As noted earlier after a House-Senate Conference Committee on H.R. 2864 reported out a bill that retained McDermott’s provisions to benefit the Seattle Seawall project, in brief they would:.
1- Allows the City of Seattle to pay now for work and get federal funding credit later. This allows Seattle to determine its own destiny, paying more when it can versus paying only what can be matched in any one year by the federal government. This moves the project along faster and saves money in the process.
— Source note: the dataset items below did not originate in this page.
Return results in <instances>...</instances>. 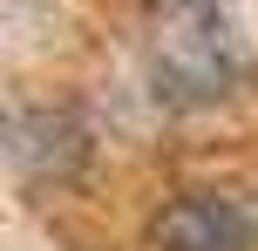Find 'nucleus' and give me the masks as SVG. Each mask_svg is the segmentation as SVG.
Wrapping results in <instances>:
<instances>
[{"mask_svg": "<svg viewBox=\"0 0 258 251\" xmlns=\"http://www.w3.org/2000/svg\"><path fill=\"white\" fill-rule=\"evenodd\" d=\"M238 81H245V54L224 21H190L156 48V95L163 102H218Z\"/></svg>", "mask_w": 258, "mask_h": 251, "instance_id": "f257e3e1", "label": "nucleus"}, {"mask_svg": "<svg viewBox=\"0 0 258 251\" xmlns=\"http://www.w3.org/2000/svg\"><path fill=\"white\" fill-rule=\"evenodd\" d=\"M156 244L163 251H251V224L231 197H177L163 217H156Z\"/></svg>", "mask_w": 258, "mask_h": 251, "instance_id": "f03ea898", "label": "nucleus"}, {"mask_svg": "<svg viewBox=\"0 0 258 251\" xmlns=\"http://www.w3.org/2000/svg\"><path fill=\"white\" fill-rule=\"evenodd\" d=\"M82 156H89V136H82V122L68 116V109H34V116H21V129H14V163H21V177L61 184V177L82 170Z\"/></svg>", "mask_w": 258, "mask_h": 251, "instance_id": "7ed1b4c3", "label": "nucleus"}]
</instances>
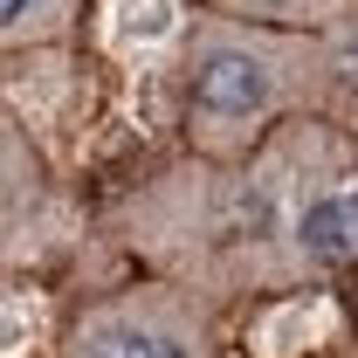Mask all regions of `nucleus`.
<instances>
[{
	"label": "nucleus",
	"instance_id": "1",
	"mask_svg": "<svg viewBox=\"0 0 358 358\" xmlns=\"http://www.w3.org/2000/svg\"><path fill=\"white\" fill-rule=\"evenodd\" d=\"M186 131L207 159L255 152L275 117H310L358 83V48L331 35L207 14L186 35Z\"/></svg>",
	"mask_w": 358,
	"mask_h": 358
},
{
	"label": "nucleus",
	"instance_id": "2",
	"mask_svg": "<svg viewBox=\"0 0 358 358\" xmlns=\"http://www.w3.org/2000/svg\"><path fill=\"white\" fill-rule=\"evenodd\" d=\"M62 358H214L207 303H200V289H186V282L124 289V296L96 303V310L69 331V352Z\"/></svg>",
	"mask_w": 358,
	"mask_h": 358
},
{
	"label": "nucleus",
	"instance_id": "3",
	"mask_svg": "<svg viewBox=\"0 0 358 358\" xmlns=\"http://www.w3.org/2000/svg\"><path fill=\"white\" fill-rule=\"evenodd\" d=\"M234 21H262V28H296V35H324V28H352L358 0H214Z\"/></svg>",
	"mask_w": 358,
	"mask_h": 358
},
{
	"label": "nucleus",
	"instance_id": "4",
	"mask_svg": "<svg viewBox=\"0 0 358 358\" xmlns=\"http://www.w3.org/2000/svg\"><path fill=\"white\" fill-rule=\"evenodd\" d=\"M83 0H0V48H35L62 42Z\"/></svg>",
	"mask_w": 358,
	"mask_h": 358
},
{
	"label": "nucleus",
	"instance_id": "5",
	"mask_svg": "<svg viewBox=\"0 0 358 358\" xmlns=\"http://www.w3.org/2000/svg\"><path fill=\"white\" fill-rule=\"evenodd\" d=\"M324 324H331V303H317V296L310 303H289V310H275L262 331H255V352L262 358H289V352H303Z\"/></svg>",
	"mask_w": 358,
	"mask_h": 358
},
{
	"label": "nucleus",
	"instance_id": "6",
	"mask_svg": "<svg viewBox=\"0 0 358 358\" xmlns=\"http://www.w3.org/2000/svg\"><path fill=\"white\" fill-rule=\"evenodd\" d=\"M173 28H179V0H117V14H110V35L131 48L166 42Z\"/></svg>",
	"mask_w": 358,
	"mask_h": 358
}]
</instances>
2- This is a fundamental shift in how the Viaduct/Seawall will be evaluated for federal funding priority. McDermott’s provision requires the U.S. Army Corps of Engineers to use environmental, economic and public safety impacts when determining priorities for federal funding. This allows Seattle to make the case for significant federal funding based on a complete local picture, including seismic concerns, economic interests along the waterfront, and protecting and preserving the seawall’s fragile ecosystem.
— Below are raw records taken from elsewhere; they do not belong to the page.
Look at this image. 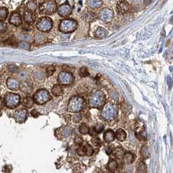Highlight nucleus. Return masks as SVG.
Instances as JSON below:
<instances>
[{
  "label": "nucleus",
  "mask_w": 173,
  "mask_h": 173,
  "mask_svg": "<svg viewBox=\"0 0 173 173\" xmlns=\"http://www.w3.org/2000/svg\"><path fill=\"white\" fill-rule=\"evenodd\" d=\"M89 102L91 108H102L105 105V96L102 91L95 90L89 96Z\"/></svg>",
  "instance_id": "obj_1"
},
{
  "label": "nucleus",
  "mask_w": 173,
  "mask_h": 173,
  "mask_svg": "<svg viewBox=\"0 0 173 173\" xmlns=\"http://www.w3.org/2000/svg\"><path fill=\"white\" fill-rule=\"evenodd\" d=\"M85 106V100L79 96H74L69 100L68 110L70 112H79Z\"/></svg>",
  "instance_id": "obj_2"
},
{
  "label": "nucleus",
  "mask_w": 173,
  "mask_h": 173,
  "mask_svg": "<svg viewBox=\"0 0 173 173\" xmlns=\"http://www.w3.org/2000/svg\"><path fill=\"white\" fill-rule=\"evenodd\" d=\"M118 112L117 106L113 103L106 104L103 106L102 110V117L105 120H113L117 116Z\"/></svg>",
  "instance_id": "obj_3"
},
{
  "label": "nucleus",
  "mask_w": 173,
  "mask_h": 173,
  "mask_svg": "<svg viewBox=\"0 0 173 173\" xmlns=\"http://www.w3.org/2000/svg\"><path fill=\"white\" fill-rule=\"evenodd\" d=\"M40 13L43 15H50L57 10V4L55 1H44L39 5Z\"/></svg>",
  "instance_id": "obj_4"
},
{
  "label": "nucleus",
  "mask_w": 173,
  "mask_h": 173,
  "mask_svg": "<svg viewBox=\"0 0 173 173\" xmlns=\"http://www.w3.org/2000/svg\"><path fill=\"white\" fill-rule=\"evenodd\" d=\"M51 99L49 92L45 89H40L34 94L33 99L38 105H44Z\"/></svg>",
  "instance_id": "obj_5"
},
{
  "label": "nucleus",
  "mask_w": 173,
  "mask_h": 173,
  "mask_svg": "<svg viewBox=\"0 0 173 173\" xmlns=\"http://www.w3.org/2000/svg\"><path fill=\"white\" fill-rule=\"evenodd\" d=\"M77 27V22L72 19H66L60 22L59 29L65 33L73 32Z\"/></svg>",
  "instance_id": "obj_6"
},
{
  "label": "nucleus",
  "mask_w": 173,
  "mask_h": 173,
  "mask_svg": "<svg viewBox=\"0 0 173 173\" xmlns=\"http://www.w3.org/2000/svg\"><path fill=\"white\" fill-rule=\"evenodd\" d=\"M20 97L19 95L13 93H7L5 96V103L7 108H16L20 105Z\"/></svg>",
  "instance_id": "obj_7"
},
{
  "label": "nucleus",
  "mask_w": 173,
  "mask_h": 173,
  "mask_svg": "<svg viewBox=\"0 0 173 173\" xmlns=\"http://www.w3.org/2000/svg\"><path fill=\"white\" fill-rule=\"evenodd\" d=\"M53 27V21L49 17L40 18L37 23V27L41 32H48Z\"/></svg>",
  "instance_id": "obj_8"
},
{
  "label": "nucleus",
  "mask_w": 173,
  "mask_h": 173,
  "mask_svg": "<svg viewBox=\"0 0 173 173\" xmlns=\"http://www.w3.org/2000/svg\"><path fill=\"white\" fill-rule=\"evenodd\" d=\"M58 80L60 84L69 85L74 81V77L72 74L67 71H62L59 74Z\"/></svg>",
  "instance_id": "obj_9"
},
{
  "label": "nucleus",
  "mask_w": 173,
  "mask_h": 173,
  "mask_svg": "<svg viewBox=\"0 0 173 173\" xmlns=\"http://www.w3.org/2000/svg\"><path fill=\"white\" fill-rule=\"evenodd\" d=\"M114 13L113 10L108 8H103L100 11L99 17L103 22H109L113 18Z\"/></svg>",
  "instance_id": "obj_10"
},
{
  "label": "nucleus",
  "mask_w": 173,
  "mask_h": 173,
  "mask_svg": "<svg viewBox=\"0 0 173 173\" xmlns=\"http://www.w3.org/2000/svg\"><path fill=\"white\" fill-rule=\"evenodd\" d=\"M27 112L25 109H20L16 110L14 114V118L16 122L22 123L27 119Z\"/></svg>",
  "instance_id": "obj_11"
},
{
  "label": "nucleus",
  "mask_w": 173,
  "mask_h": 173,
  "mask_svg": "<svg viewBox=\"0 0 173 173\" xmlns=\"http://www.w3.org/2000/svg\"><path fill=\"white\" fill-rule=\"evenodd\" d=\"M9 23L14 26H16V27L21 25L22 24V20L20 14L18 12H16V11L12 13L9 18Z\"/></svg>",
  "instance_id": "obj_12"
},
{
  "label": "nucleus",
  "mask_w": 173,
  "mask_h": 173,
  "mask_svg": "<svg viewBox=\"0 0 173 173\" xmlns=\"http://www.w3.org/2000/svg\"><path fill=\"white\" fill-rule=\"evenodd\" d=\"M58 13L60 16L67 17L72 13V8L68 4H62L58 7Z\"/></svg>",
  "instance_id": "obj_13"
},
{
  "label": "nucleus",
  "mask_w": 173,
  "mask_h": 173,
  "mask_svg": "<svg viewBox=\"0 0 173 173\" xmlns=\"http://www.w3.org/2000/svg\"><path fill=\"white\" fill-rule=\"evenodd\" d=\"M117 9L120 14H125L129 10V5L126 1H120L117 3Z\"/></svg>",
  "instance_id": "obj_14"
},
{
  "label": "nucleus",
  "mask_w": 173,
  "mask_h": 173,
  "mask_svg": "<svg viewBox=\"0 0 173 173\" xmlns=\"http://www.w3.org/2000/svg\"><path fill=\"white\" fill-rule=\"evenodd\" d=\"M24 18V21L26 22L27 24H32L34 22H35L36 16H35V14L34 13V12L27 10L25 11Z\"/></svg>",
  "instance_id": "obj_15"
},
{
  "label": "nucleus",
  "mask_w": 173,
  "mask_h": 173,
  "mask_svg": "<svg viewBox=\"0 0 173 173\" xmlns=\"http://www.w3.org/2000/svg\"><path fill=\"white\" fill-rule=\"evenodd\" d=\"M7 87L11 90H17L19 88L20 84L18 81L16 79H13V78H8L6 82Z\"/></svg>",
  "instance_id": "obj_16"
},
{
  "label": "nucleus",
  "mask_w": 173,
  "mask_h": 173,
  "mask_svg": "<svg viewBox=\"0 0 173 173\" xmlns=\"http://www.w3.org/2000/svg\"><path fill=\"white\" fill-rule=\"evenodd\" d=\"M19 88L20 89V90L22 92H24V93H29L32 91L33 86L30 82H29L27 81H24L20 84Z\"/></svg>",
  "instance_id": "obj_17"
},
{
  "label": "nucleus",
  "mask_w": 173,
  "mask_h": 173,
  "mask_svg": "<svg viewBox=\"0 0 173 173\" xmlns=\"http://www.w3.org/2000/svg\"><path fill=\"white\" fill-rule=\"evenodd\" d=\"M72 133V128L68 126H63L59 129V135L60 137H67Z\"/></svg>",
  "instance_id": "obj_18"
},
{
  "label": "nucleus",
  "mask_w": 173,
  "mask_h": 173,
  "mask_svg": "<svg viewBox=\"0 0 173 173\" xmlns=\"http://www.w3.org/2000/svg\"><path fill=\"white\" fill-rule=\"evenodd\" d=\"M115 138V134L113 130H108L104 133V135H103V139L108 143L112 142V141H114Z\"/></svg>",
  "instance_id": "obj_19"
},
{
  "label": "nucleus",
  "mask_w": 173,
  "mask_h": 173,
  "mask_svg": "<svg viewBox=\"0 0 173 173\" xmlns=\"http://www.w3.org/2000/svg\"><path fill=\"white\" fill-rule=\"evenodd\" d=\"M51 93L56 97L60 96L63 93V87L60 84L55 85L53 87L52 90H51Z\"/></svg>",
  "instance_id": "obj_20"
},
{
  "label": "nucleus",
  "mask_w": 173,
  "mask_h": 173,
  "mask_svg": "<svg viewBox=\"0 0 173 173\" xmlns=\"http://www.w3.org/2000/svg\"><path fill=\"white\" fill-rule=\"evenodd\" d=\"M134 157L133 154L130 152H127L124 154L123 156V160L124 162L126 164H130L134 161Z\"/></svg>",
  "instance_id": "obj_21"
},
{
  "label": "nucleus",
  "mask_w": 173,
  "mask_h": 173,
  "mask_svg": "<svg viewBox=\"0 0 173 173\" xmlns=\"http://www.w3.org/2000/svg\"><path fill=\"white\" fill-rule=\"evenodd\" d=\"M86 3L88 6L91 8H99L102 4V1L99 0H89V1H86Z\"/></svg>",
  "instance_id": "obj_22"
},
{
  "label": "nucleus",
  "mask_w": 173,
  "mask_h": 173,
  "mask_svg": "<svg viewBox=\"0 0 173 173\" xmlns=\"http://www.w3.org/2000/svg\"><path fill=\"white\" fill-rule=\"evenodd\" d=\"M115 137H117V139L120 141H123L125 140L126 138V132L122 129H119L116 132L115 134Z\"/></svg>",
  "instance_id": "obj_23"
},
{
  "label": "nucleus",
  "mask_w": 173,
  "mask_h": 173,
  "mask_svg": "<svg viewBox=\"0 0 173 173\" xmlns=\"http://www.w3.org/2000/svg\"><path fill=\"white\" fill-rule=\"evenodd\" d=\"M95 36L98 38H104V37L108 36V31H107L104 28L98 27L95 33Z\"/></svg>",
  "instance_id": "obj_24"
},
{
  "label": "nucleus",
  "mask_w": 173,
  "mask_h": 173,
  "mask_svg": "<svg viewBox=\"0 0 173 173\" xmlns=\"http://www.w3.org/2000/svg\"><path fill=\"white\" fill-rule=\"evenodd\" d=\"M8 10L7 7H0V21H4L7 18Z\"/></svg>",
  "instance_id": "obj_25"
},
{
  "label": "nucleus",
  "mask_w": 173,
  "mask_h": 173,
  "mask_svg": "<svg viewBox=\"0 0 173 173\" xmlns=\"http://www.w3.org/2000/svg\"><path fill=\"white\" fill-rule=\"evenodd\" d=\"M33 103L34 100L33 99V98H31V97H25L24 100H23V105L27 108H30L32 107Z\"/></svg>",
  "instance_id": "obj_26"
},
{
  "label": "nucleus",
  "mask_w": 173,
  "mask_h": 173,
  "mask_svg": "<svg viewBox=\"0 0 173 173\" xmlns=\"http://www.w3.org/2000/svg\"><path fill=\"white\" fill-rule=\"evenodd\" d=\"M85 18L87 22H92L96 19V16L95 13L92 12V11H88L85 14Z\"/></svg>",
  "instance_id": "obj_27"
},
{
  "label": "nucleus",
  "mask_w": 173,
  "mask_h": 173,
  "mask_svg": "<svg viewBox=\"0 0 173 173\" xmlns=\"http://www.w3.org/2000/svg\"><path fill=\"white\" fill-rule=\"evenodd\" d=\"M113 156L115 158H121L123 157L124 156V150L122 147H117L116 149H115V150L113 152Z\"/></svg>",
  "instance_id": "obj_28"
},
{
  "label": "nucleus",
  "mask_w": 173,
  "mask_h": 173,
  "mask_svg": "<svg viewBox=\"0 0 173 173\" xmlns=\"http://www.w3.org/2000/svg\"><path fill=\"white\" fill-rule=\"evenodd\" d=\"M27 8L29 10L34 12L37 8V3L34 1H30L27 3Z\"/></svg>",
  "instance_id": "obj_29"
},
{
  "label": "nucleus",
  "mask_w": 173,
  "mask_h": 173,
  "mask_svg": "<svg viewBox=\"0 0 173 173\" xmlns=\"http://www.w3.org/2000/svg\"><path fill=\"white\" fill-rule=\"evenodd\" d=\"M118 167V163L115 160H111L109 161L108 163V168L111 171H114L117 169Z\"/></svg>",
  "instance_id": "obj_30"
},
{
  "label": "nucleus",
  "mask_w": 173,
  "mask_h": 173,
  "mask_svg": "<svg viewBox=\"0 0 173 173\" xmlns=\"http://www.w3.org/2000/svg\"><path fill=\"white\" fill-rule=\"evenodd\" d=\"M46 38L45 36L43 35V34L38 33L35 35V37H34V40H35L36 43H38V44H42V43L45 42Z\"/></svg>",
  "instance_id": "obj_31"
},
{
  "label": "nucleus",
  "mask_w": 173,
  "mask_h": 173,
  "mask_svg": "<svg viewBox=\"0 0 173 173\" xmlns=\"http://www.w3.org/2000/svg\"><path fill=\"white\" fill-rule=\"evenodd\" d=\"M138 172L139 173H146L147 172V166L145 163L141 162L139 163V165H138L137 169Z\"/></svg>",
  "instance_id": "obj_32"
},
{
  "label": "nucleus",
  "mask_w": 173,
  "mask_h": 173,
  "mask_svg": "<svg viewBox=\"0 0 173 173\" xmlns=\"http://www.w3.org/2000/svg\"><path fill=\"white\" fill-rule=\"evenodd\" d=\"M18 47L21 49H24V50H30V48L31 47V44L30 42H20L18 44Z\"/></svg>",
  "instance_id": "obj_33"
},
{
  "label": "nucleus",
  "mask_w": 173,
  "mask_h": 173,
  "mask_svg": "<svg viewBox=\"0 0 173 173\" xmlns=\"http://www.w3.org/2000/svg\"><path fill=\"white\" fill-rule=\"evenodd\" d=\"M79 130L81 134H86L89 133V128L87 125H85V124H82V125L79 126Z\"/></svg>",
  "instance_id": "obj_34"
},
{
  "label": "nucleus",
  "mask_w": 173,
  "mask_h": 173,
  "mask_svg": "<svg viewBox=\"0 0 173 173\" xmlns=\"http://www.w3.org/2000/svg\"><path fill=\"white\" fill-rule=\"evenodd\" d=\"M79 75L82 77H86L89 75V72L88 69L86 67H82L80 68L79 71Z\"/></svg>",
  "instance_id": "obj_35"
},
{
  "label": "nucleus",
  "mask_w": 173,
  "mask_h": 173,
  "mask_svg": "<svg viewBox=\"0 0 173 173\" xmlns=\"http://www.w3.org/2000/svg\"><path fill=\"white\" fill-rule=\"evenodd\" d=\"M77 153L80 156H84L86 154V149L85 146H81L77 149Z\"/></svg>",
  "instance_id": "obj_36"
},
{
  "label": "nucleus",
  "mask_w": 173,
  "mask_h": 173,
  "mask_svg": "<svg viewBox=\"0 0 173 173\" xmlns=\"http://www.w3.org/2000/svg\"><path fill=\"white\" fill-rule=\"evenodd\" d=\"M141 156L144 158H148V148L146 146H143V147L141 149Z\"/></svg>",
  "instance_id": "obj_37"
},
{
  "label": "nucleus",
  "mask_w": 173,
  "mask_h": 173,
  "mask_svg": "<svg viewBox=\"0 0 173 173\" xmlns=\"http://www.w3.org/2000/svg\"><path fill=\"white\" fill-rule=\"evenodd\" d=\"M94 131L96 132V133H100L103 131V130L104 129V126H103L102 124H98L94 127Z\"/></svg>",
  "instance_id": "obj_38"
},
{
  "label": "nucleus",
  "mask_w": 173,
  "mask_h": 173,
  "mask_svg": "<svg viewBox=\"0 0 173 173\" xmlns=\"http://www.w3.org/2000/svg\"><path fill=\"white\" fill-rule=\"evenodd\" d=\"M86 149V154L87 156H91L94 153V149L90 145H86L85 146Z\"/></svg>",
  "instance_id": "obj_39"
},
{
  "label": "nucleus",
  "mask_w": 173,
  "mask_h": 173,
  "mask_svg": "<svg viewBox=\"0 0 173 173\" xmlns=\"http://www.w3.org/2000/svg\"><path fill=\"white\" fill-rule=\"evenodd\" d=\"M20 39L22 40V42H28L31 40V37L30 35H27V34H21L20 36Z\"/></svg>",
  "instance_id": "obj_40"
},
{
  "label": "nucleus",
  "mask_w": 173,
  "mask_h": 173,
  "mask_svg": "<svg viewBox=\"0 0 173 173\" xmlns=\"http://www.w3.org/2000/svg\"><path fill=\"white\" fill-rule=\"evenodd\" d=\"M55 70H55V67H54V66H49V67H48L47 69H46V74H47V75L48 77L51 76V75L53 74Z\"/></svg>",
  "instance_id": "obj_41"
},
{
  "label": "nucleus",
  "mask_w": 173,
  "mask_h": 173,
  "mask_svg": "<svg viewBox=\"0 0 173 173\" xmlns=\"http://www.w3.org/2000/svg\"><path fill=\"white\" fill-rule=\"evenodd\" d=\"M7 29V25L5 22L0 21V33H4Z\"/></svg>",
  "instance_id": "obj_42"
},
{
  "label": "nucleus",
  "mask_w": 173,
  "mask_h": 173,
  "mask_svg": "<svg viewBox=\"0 0 173 173\" xmlns=\"http://www.w3.org/2000/svg\"><path fill=\"white\" fill-rule=\"evenodd\" d=\"M27 77H28V75L26 72L22 71V72H20V73H19V74H18V78L21 80L26 79Z\"/></svg>",
  "instance_id": "obj_43"
},
{
  "label": "nucleus",
  "mask_w": 173,
  "mask_h": 173,
  "mask_svg": "<svg viewBox=\"0 0 173 173\" xmlns=\"http://www.w3.org/2000/svg\"><path fill=\"white\" fill-rule=\"evenodd\" d=\"M8 69L11 73H15L17 71H18V67L15 65H11L8 66Z\"/></svg>",
  "instance_id": "obj_44"
},
{
  "label": "nucleus",
  "mask_w": 173,
  "mask_h": 173,
  "mask_svg": "<svg viewBox=\"0 0 173 173\" xmlns=\"http://www.w3.org/2000/svg\"><path fill=\"white\" fill-rule=\"evenodd\" d=\"M81 119H82V115L80 114L75 115L73 117V121L74 123H79Z\"/></svg>",
  "instance_id": "obj_45"
},
{
  "label": "nucleus",
  "mask_w": 173,
  "mask_h": 173,
  "mask_svg": "<svg viewBox=\"0 0 173 173\" xmlns=\"http://www.w3.org/2000/svg\"><path fill=\"white\" fill-rule=\"evenodd\" d=\"M92 142H93L94 145L96 146H99L101 144V141H100L99 138H98V137L93 138V139L92 140Z\"/></svg>",
  "instance_id": "obj_46"
},
{
  "label": "nucleus",
  "mask_w": 173,
  "mask_h": 173,
  "mask_svg": "<svg viewBox=\"0 0 173 173\" xmlns=\"http://www.w3.org/2000/svg\"><path fill=\"white\" fill-rule=\"evenodd\" d=\"M74 141L76 144H78V145H79V144L82 143V138H80L79 137H77L76 139L74 140Z\"/></svg>",
  "instance_id": "obj_47"
},
{
  "label": "nucleus",
  "mask_w": 173,
  "mask_h": 173,
  "mask_svg": "<svg viewBox=\"0 0 173 173\" xmlns=\"http://www.w3.org/2000/svg\"><path fill=\"white\" fill-rule=\"evenodd\" d=\"M31 115H32L34 117H38V115H39V114L35 110H33L31 111Z\"/></svg>",
  "instance_id": "obj_48"
}]
</instances>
3- McDermott led the Washington delegation effort in the House to obtain a one year extension on Section 214. The provision allows a community to pay the U.S. Corps of Engineers to fast track permits instead of waiting for a standard federal response, which has saved Seattle an estimated $5 million over the last four years.
The provisions are rule changes which ultimately lead to more money, McDermott added.
“The seawall protects our crown jewels- the waterfront, viaduct and downtown,” McDermott said, “and these provisions will help keep the seawall replacement project moving along as quickly as practical.”